Behörden Irrtum stoppt Seniorenausfahrt
Ein kleiner Oldtimerverein kämpfte lange vergeblich um eine Genehmigung der Stadt für ehrenamtliche Ausflüge mit alten Menschen. Nun kommt Ordnungsreferent Dirk Wurm zu einem überraschenden Ergebnis
Es sind Momente, die viele Menschen nie vergessen: Endlich hat man den Führerschein in der Tasche. Dann leistet man sich das erste eigene Auto. An diese glücklichen Augenblicke in ihrem Leben erinnerten sich Bewohner des Seniorenzentrums St. Verena, als sie eine Ausfahrt mit Oldtimern machen durften. Organisiert wurde sie von der Motorsport-Gemeinschaft Augsburg. Der erste Ausflug war vor einem Jahr. Diesen September sollte es eine Neuauflage geben. Doch die Pläne scheiterten an hohen Auflagen der Stadt. Nun spricht Ordnungsreferent Dirk Wurm (SPD) von einem „Missverständnis“der Genehmigungsbehörde und kommt zu einem überraschenden Ergebnis.

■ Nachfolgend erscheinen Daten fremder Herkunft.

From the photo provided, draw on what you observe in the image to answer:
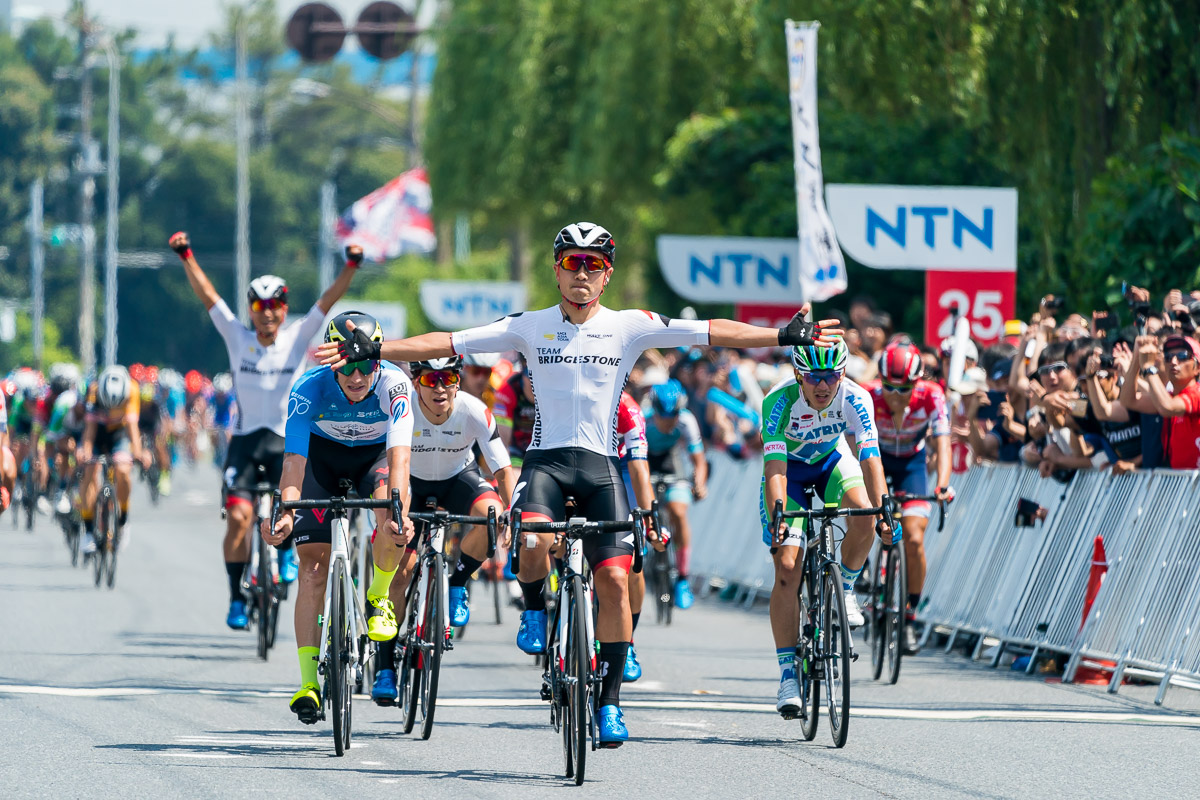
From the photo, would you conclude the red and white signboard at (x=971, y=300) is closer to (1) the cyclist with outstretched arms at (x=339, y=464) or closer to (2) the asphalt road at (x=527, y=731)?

„Wir sind ein junger gemeinnütziger Verein und wollten den Bewohnern von St. Verena ein schönes Erlebnis bieten“, sagte OldtimerVereinsvorsitzender Markus Rohr vor einem Jahr, als unsere Zeitung über die erste Ausfahrt berichtete. Umso größer war sein Schreck, als ihm ein Schreiben des städtischen Ordnungsamtes zuging. Darin seien mehr als 20 Auflagen für weitere Fahrten gemacht worden, erzählt Rohr, angefangen vom Einbau von Taxametern in die Oldtimer bis hin zum Beförderungsschein, den jeder Fahrer vorlegen sollte. Das ist ein Dokument, das beispielsweise Taxifahrer haben müssen. Außerdem wurde ein Ordnungsgeld angedroht, falls die Auflagen nicht eingehalten werden.

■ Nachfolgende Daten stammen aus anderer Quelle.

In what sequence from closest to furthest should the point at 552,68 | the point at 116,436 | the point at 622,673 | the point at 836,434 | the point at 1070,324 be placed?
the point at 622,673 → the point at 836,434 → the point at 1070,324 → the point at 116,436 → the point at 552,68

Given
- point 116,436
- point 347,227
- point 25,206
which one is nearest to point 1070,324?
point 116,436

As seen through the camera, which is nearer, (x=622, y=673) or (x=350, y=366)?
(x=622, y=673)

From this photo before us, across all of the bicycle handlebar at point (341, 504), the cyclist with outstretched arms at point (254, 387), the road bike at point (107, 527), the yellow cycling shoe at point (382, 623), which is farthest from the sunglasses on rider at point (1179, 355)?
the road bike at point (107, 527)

Rohr sagt, die bürokratischen Vorgaben seien nicht erfüllbar gewesen. Auch weitere Kontakte mit der zuständigen Stelle seit Februar hätten keinen Durchbruch gebracht. Rohr hat ausgerechnet, dass allein die Beförderungsscheine für die Oldtimerfahrer den Verein finanziell überfordert hätten. „Der ganze Schmarrn hätte uns einmalig etwa 12000 Euro gekostet, und das für eine Seniorenausfahrt im Jahr.“ Die Folge: Der Verein musste den für diesen September geplanten Oldtimerausflug für St. Verena absagen. Eine Nachricht, die Bewohner und Einrichtungsleiterin Stephanie Tomschi traurig stimmte. „Für unsere Senioren war die erste Ausfahrt ein wundervolles Erlebnis, von dem sie lange geredet haben“, erzählt Tomschi. Generell sei es nicht einfach, Angebote zu finden, die betagten Menschen nachhaltig in Erinnerung bleiben. Mit der Oldtimerausfahrt der Motorsport-Geimeinschaft sei das gelungen. „Es ist sehr schade, wenn so etwas an bürokratischen Hürden scheitert.“
Eine Anfrage unserer Zeitung bei der Stadt brachte nun eine überraschende Wende: Ordnungsreferent Dirk Wurm sagte, „ich gehe davon aus, dass die Oldtimerfahrten weiter durchgeführt werden können“. Die Ordnungsbehörde sei nun zu der Einschätzung gekommen, dass es nicht um gewerbliche Fahrten handle, sondern um ein ehrenamtliches und gemeinnütziges Engagement. Dafür sei keine Genehmigung der Stadt nötig und auch kein teurer Beförderungsschein für die Fahrer. Der Verein müsse die Fahrten lediglich mitteilen. Wurm erklärte, die Probleme mit der Seniorenausfahrt seien durch ein „Missverständnis“entstanden. Es habe eine Anfrage einer Privatperson gegeben, die den Eindruck einer gewerblichen Tätigkeit erweckt habe, so der Leiter des Ordnungsamtes, Bernd Hoffman. „Dafür sind entsprechend hohe Hürden zu setzen.“
Offenbar setzt die Stadt aber auch die Hürden für ehrenamtliche Aktivitäten teilweise sehr hoch. Der Augsburger Verein „Bei Anruf Auto“bietet beispielsweise einen ehrenamtlichen Begleit- und Fahrdienst für Senioren an. Auch er bekam nach einem Bericht über diesen Service eine Nachricht vom städtischen Ordnungsamt. Wie der stellvertretende Vereinsvorsitzende Thorsten Frank berichtet, mussten die Fahrzeuge und der Personenpool getrennt werden. Nun läuft das ehrenamtliche Angebot für Senioren im Carsharing-Verein über ein relativ aufwendiges Modell mit einem Partner. Das funktioniert so: Wenn ein Senior eine begleitete Carsharing-Fahrt haben will, muss er bei der Evangelischen Kirchengemeinde St. Thomas in Kriegshaber eine Anfrage stellen. Dort werden dann die Ehrenamtlichen vermittelt, die mit dem Carsharing-Fahrzeug des Vereins kommen, in dem der Senior ohnehin Mitglied ist.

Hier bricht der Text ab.